Beyond molecular detail, ImYoo’s platform also captures situational context at the level of the patient. By enabling participants to collect blood samples at home, the study decentralizes research beyond clinic-based settings. This approach expands access for geographically distant participants and reduces barriers for patients who may be unable to travel during periods of severe symptoms. Autoimmune flares can be unpredictable, spontaneous, and transient. By the time patients reach the clinic, peak immune activity may have already passed. Because flare monitoring depends on timely sampling, clinic-based models can miss the most biologically informative moments.

ImYoo addresses this gap by allowing patients to collect blood samples at the onset of symptoms, capturing immune signals in real time.
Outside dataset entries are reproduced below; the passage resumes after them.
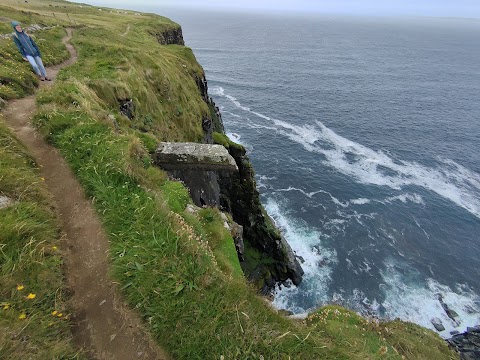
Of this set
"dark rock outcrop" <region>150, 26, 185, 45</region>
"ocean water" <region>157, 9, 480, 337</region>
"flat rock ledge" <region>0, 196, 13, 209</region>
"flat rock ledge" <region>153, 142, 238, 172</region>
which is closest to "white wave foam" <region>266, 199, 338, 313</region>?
"ocean water" <region>157, 9, 480, 337</region>

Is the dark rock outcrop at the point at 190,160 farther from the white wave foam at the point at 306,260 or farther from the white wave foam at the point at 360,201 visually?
the white wave foam at the point at 360,201

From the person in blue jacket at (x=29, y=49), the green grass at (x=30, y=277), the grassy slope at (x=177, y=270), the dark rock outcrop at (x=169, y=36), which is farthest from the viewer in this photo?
the dark rock outcrop at (x=169, y=36)

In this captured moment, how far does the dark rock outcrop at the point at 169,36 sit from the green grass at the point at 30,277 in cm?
7175

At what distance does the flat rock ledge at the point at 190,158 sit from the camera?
16.8m

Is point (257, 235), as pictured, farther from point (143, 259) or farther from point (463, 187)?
point (463, 187)

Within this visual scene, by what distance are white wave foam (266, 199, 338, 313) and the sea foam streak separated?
19.5 m

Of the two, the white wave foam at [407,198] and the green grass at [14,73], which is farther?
the white wave foam at [407,198]

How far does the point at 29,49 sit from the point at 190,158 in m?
13.6

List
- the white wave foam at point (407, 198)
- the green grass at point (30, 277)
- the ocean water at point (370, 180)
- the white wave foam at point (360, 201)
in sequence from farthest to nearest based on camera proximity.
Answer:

In previous decentralized studies of inflammatory bowel disease (IBD) and Rheumatoid Arthritis (RA), ImYoo identified patient-specific biomarkers using single-cell RNA sequencing (scRNA-seq) on mailed-in blood samples. Working both internally and with collaborators, ImYoo is now exploring how these molecular insights can inform treatment decisions in IBD.
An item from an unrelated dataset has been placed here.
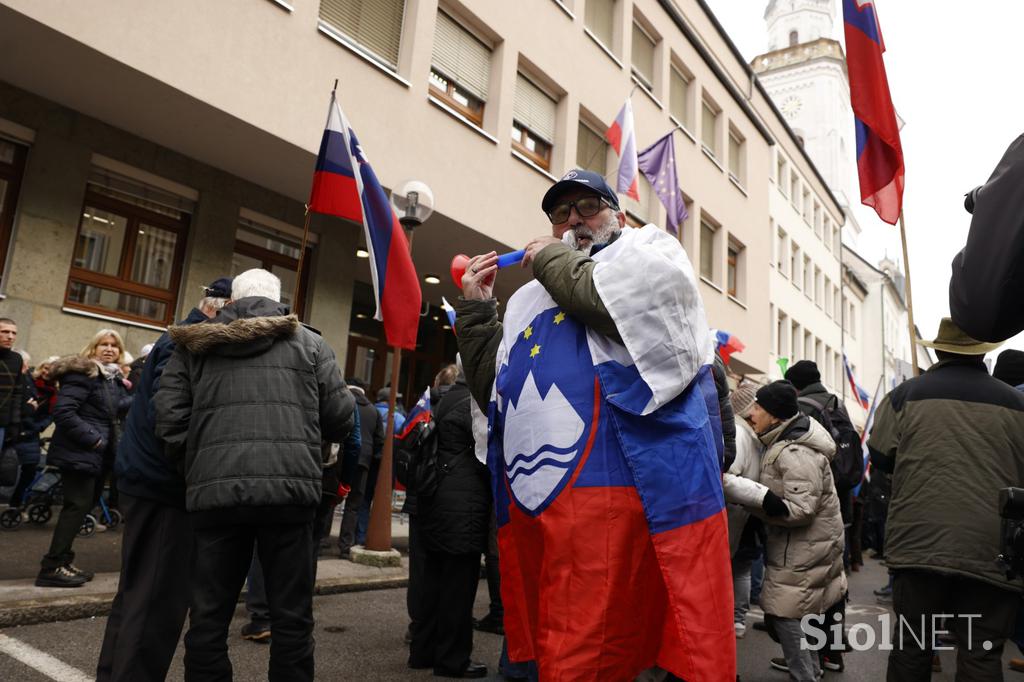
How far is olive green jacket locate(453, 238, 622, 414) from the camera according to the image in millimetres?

ImYoo’s expansion to lupus builds on this foundation, with the goal of developing an at-home test to monitor immune changes during steroid tapering. Guided by patient and physician input, the study is designed to identify immune signals that distinguish patient-reported “symptom flares” from clinically measured disease activity— what Dr. Morand had termed “doctor-measured flares.”

The ImYoo Lupus Study is recruiting approximately 200 people with lupus for a 6 month duration. Participants will collect about 6–9 at-home blood samples: up to 6 scheduled monthly samples when feeling stable, plus additional samples collected after steroid reductions and/or worsening symptoms. Participants receive multiple kits upfront so they can collect samples immediately, without rushing to a clinic. Sample collections are self-administered on the upper arm, with a painless and rapid blood collection device that barely penetrates the skin. Remote check-ins capture medication use and symptom ratings such as joint pain and fatigue.

Enrollment is now open! Eligible participants include people with diagnosed systemic lupus erythematosus (SLE) and/or lupus nephritis (LN). Participants must be taking prescribed steroids in accordance with their physician’s instructions at the time of the study start. To join the study, participants must be tapering steroids or planning to taper steroids within approximately 6 months from the study start date. ImYoo patient scientists are eligible to receive monetary compensation, plus a personal immune report. To learn more about the lupus study and join the waitlist, visit ImYoo's Lupus study info page.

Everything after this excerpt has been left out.